Of course, the National Republican Campaign Committee has no such qualms.

Its "Radical Kathy" site describes Boockvar as "defending ACORN" - the controversial community group - and trying to "help felons vote." Fitzpatrick, asked about the site in light of his disdain for labels, said "they're not created nor maintained by my campaign in any way."

"It's classic Mike Fitzpatrick and the national Republican Party," Boockvar said. "They can't defend their own record so all they can do is call me names."

Republicans cite a friend-of-the-court brief she filed opposing a GOP effort to clamp down on ACORN's voter registration work.

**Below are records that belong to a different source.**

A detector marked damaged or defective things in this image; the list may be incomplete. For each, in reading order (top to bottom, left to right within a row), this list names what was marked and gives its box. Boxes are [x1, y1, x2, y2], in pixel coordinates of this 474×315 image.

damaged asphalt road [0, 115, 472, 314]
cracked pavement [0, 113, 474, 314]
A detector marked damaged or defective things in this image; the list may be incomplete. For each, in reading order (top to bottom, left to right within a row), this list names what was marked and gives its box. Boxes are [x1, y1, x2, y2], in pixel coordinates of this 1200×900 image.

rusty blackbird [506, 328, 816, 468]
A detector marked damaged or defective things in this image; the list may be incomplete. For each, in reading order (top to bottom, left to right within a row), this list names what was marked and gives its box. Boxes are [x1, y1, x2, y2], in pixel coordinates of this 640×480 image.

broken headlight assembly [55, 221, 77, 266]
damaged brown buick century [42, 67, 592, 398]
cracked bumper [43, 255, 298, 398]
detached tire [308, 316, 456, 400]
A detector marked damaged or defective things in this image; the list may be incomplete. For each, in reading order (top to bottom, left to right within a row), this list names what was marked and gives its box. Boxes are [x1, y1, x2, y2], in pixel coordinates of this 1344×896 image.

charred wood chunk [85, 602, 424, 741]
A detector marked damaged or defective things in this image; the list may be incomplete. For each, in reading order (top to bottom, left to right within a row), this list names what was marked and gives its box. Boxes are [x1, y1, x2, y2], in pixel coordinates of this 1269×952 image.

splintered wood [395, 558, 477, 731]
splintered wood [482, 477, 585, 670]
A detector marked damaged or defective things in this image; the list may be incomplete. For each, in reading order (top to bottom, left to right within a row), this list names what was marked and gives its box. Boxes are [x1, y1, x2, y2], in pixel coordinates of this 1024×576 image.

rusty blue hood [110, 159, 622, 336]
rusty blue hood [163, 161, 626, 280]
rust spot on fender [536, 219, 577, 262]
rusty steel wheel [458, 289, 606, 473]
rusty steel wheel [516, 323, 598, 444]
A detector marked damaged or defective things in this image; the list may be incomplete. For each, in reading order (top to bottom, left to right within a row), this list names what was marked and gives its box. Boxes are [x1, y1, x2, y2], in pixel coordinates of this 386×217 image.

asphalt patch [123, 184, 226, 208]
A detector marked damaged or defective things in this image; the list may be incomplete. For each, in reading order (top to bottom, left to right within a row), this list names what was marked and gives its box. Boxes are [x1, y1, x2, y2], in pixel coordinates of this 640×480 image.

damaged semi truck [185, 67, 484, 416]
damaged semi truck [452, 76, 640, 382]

Boockvar, a voter-rights attorney, said she "never represented ACORN, period."

Her work on that issue and others she said, was for a civil rights organization and was intended to make sure we enforce our voting-rights laws so that every eligible voter has the right and opportunity to vote."

On one topic, the candidates agreed: Each said the campaign's focus should be on jobs.

"I want to see people get back to work by supporting pro-growth policies, including a simplified tax code," Fitzpatrick said.

"The people don't want to be distracted by smoke and mirrors," Boockvar said. "They want to be talking about jobs and health care and Medicare."

The smoke is already thick, though, and it shows no sign of clearing.